Les défendeurs réagissent sur la chaîne
La bataille juridique a déclenché une vague d'activités sur la chaîne de certaines des plus anciennes adresses Bitcoin. Un portefeuille détenant 35,55 BTC, dormant depuis mars 2011 — répertorié comme adresse défenderesse n° 38215 dans l'affaire — a déplacé ses pièces le 2 juin, envoyant 15 BTC vers une nouvelle adresse et conservant les 20,55 BTC restants comme monnaie, selon les données de mempool.space. Alex Thorn de Galaxy Research a signalé la transaction, écrivant sur X que le propriétaire du portefeuille « n'était apparemment pas, en fait, abandonné ».
Une deuxième adresse, 18sLgPeB9wQVrE8JoWqtKtnucbsx3Lw1m7, a déplacé 47,26 BTC d'une valeur d'environ 2,88 millions de dollars le 6 juin après 15 ans de dormance. Galaxy l'a identifiée comme le défendeur n° 37923. Un troisième portefeuille, 1CDSyXAQxro4FPUoqAQb81642ruqDsUiNp, a transféré 20 BTC environ 13 heures avant le mouvement du 1LwWt, bien qu'il ne figure pas sur la liste des défendeurs du procès.
Chaque mouvement érode la prémisse centrale du procès : que ces portefeuilles étaient abandonnés. « L'abandon exige un renoncement intentionnel de la propriété et un acte externe manifestant cette intention », a écrit Cohen dans son mémoire. « La simple inactivité, aussi prolongée soit-elle, ne constitue pas un abandon. »
Les enjeux
L'affaire a des implications qui dépassent largement les 39 069 portefeuilles nommés. Le mémoire de Cohen a averti qu'accepter l'argument des plaignants créerait un cadre juridique où toute partie disposant d'outils d'analyse blockchain pourrait cibler des adresses dormantes en vertu de la doctrine new-yorkaise des biens perdus — un risque pour chaque détenteur de Bitcoin en auto-conservation.

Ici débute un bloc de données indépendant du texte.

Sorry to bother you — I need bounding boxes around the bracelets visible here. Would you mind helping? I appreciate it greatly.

La liste des portefeuilles comprend des adresses liées dans des reportages publics au piratage de Mt. Gox en 2011 et d'autres analysées comme potentiellement associées au minage de l'ère genesis de Bitcoin. L'adresse « 1Feex », répertoriée comme John Doe n° 1, détient environ 80 000 BTC et a été largement discutée en lien avec le vol de Mt. Gox. Cohen a noté qu'une déclaration de propriété d'un tribunal d'État de New York sur des actifs potentiellement soumis à des procédures de réhabilitation civile japonaise et à un intérêt de confiscation fédéral américain risquerait un sérieux conflit juridique.
La suspension du tribunal signifie que l'affaire se dirige désormais vers une audience avec ces questions sur la table. Le Bitcoin se négociait près de 60 654 dollars au moment de la rédaction, en baisse de 1,5 % sur 24 heures, selon les données de CoinDesk.
Cet article est fourni à titre informatif uniquement et ne constitue pas un conseil en investissement.